Ex-New Yorker staffer Jonah Lehrer also recycled, fabricated, plagiarized, breached journalistic ethics at Wired.com
This may not reflect well on Wired.com, either. They backed the study but didn’t publish the full findings. That fell to Slate.
My task was not to decide whether Lehrer got everything right—every journalist makes mistakes and misinterprets things—but to determine whether he recycled, fabricated, plagiarized, or otherwise breached journalistic ethics.
I soon came to the conclusion that he had.
Wired.com decided not to publish my full analysis of my findings, but given the importance and prominence of the Lehrer case, Slate stepped in to fill the gap. Evan Hansen, Wired.com’s editor, declined an opportunity to comment. Update, Aug. 31, 8:32 p.m.: Wired has issued a statement. Lehrer was asked to comment on the record but has not replied.

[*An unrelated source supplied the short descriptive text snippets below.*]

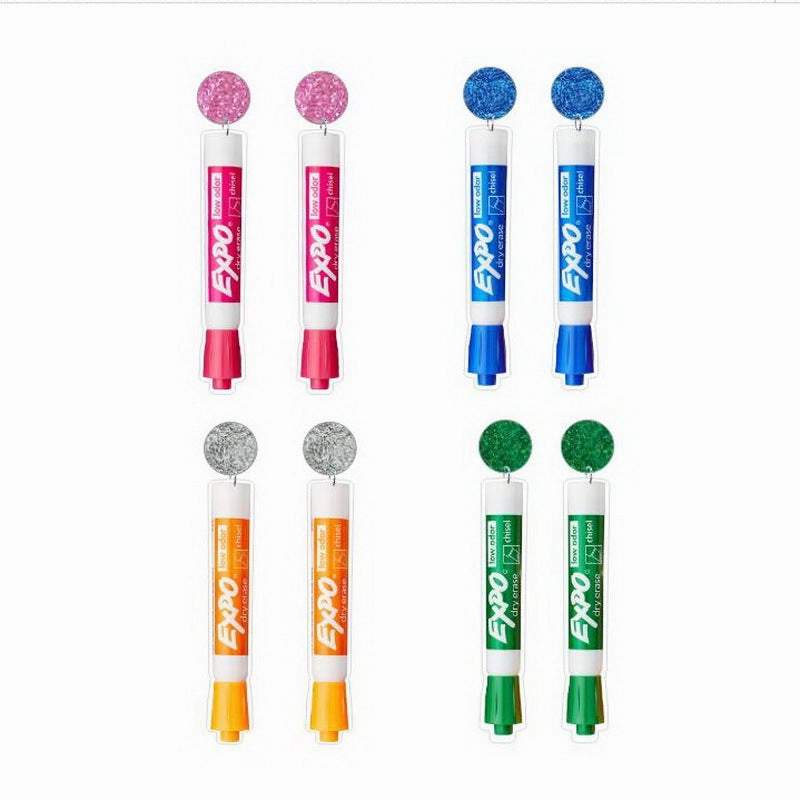 Wholesale Teacher Student Supplies Acrylic Ear Studs
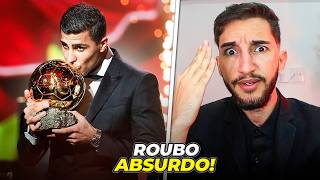 🚨RODRI ELEITO BOLA DE OURO Vinicius Júnior foi quotroubadoquot😡 [upl. by Ymereg322]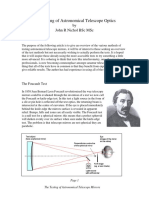 The Testing of Astronomical Telescope Optics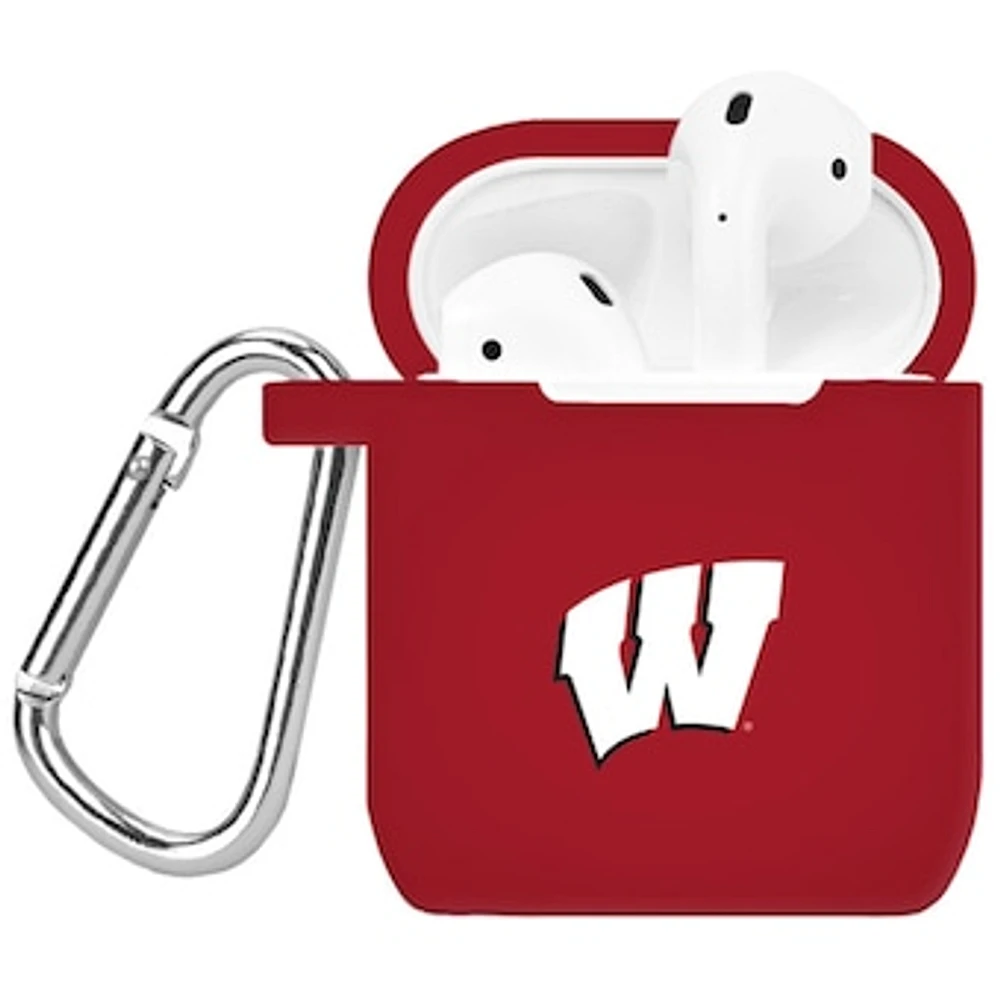 Crimson Wisconsin Badgers Silicone AirPods Case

Also, via Newser, this doesn’t bode well for any type of rehabilitation for Lehrer.
Seife got to interview Lehrer for 90 minutes about it, but can’t legally quote or even sum up their talk. “But what I can say is that a number of his responses to my questions made me suspect that Lehrer’s journalistic moral compass is badly broken,” writes Seife. One caveat, though: While older reporters had editors vetting their work, Lehrer “rose to the very top in a flash, and … was operating, most of the time, without a safety net. Nobody noticed that something was amiss until it was too late to save him.”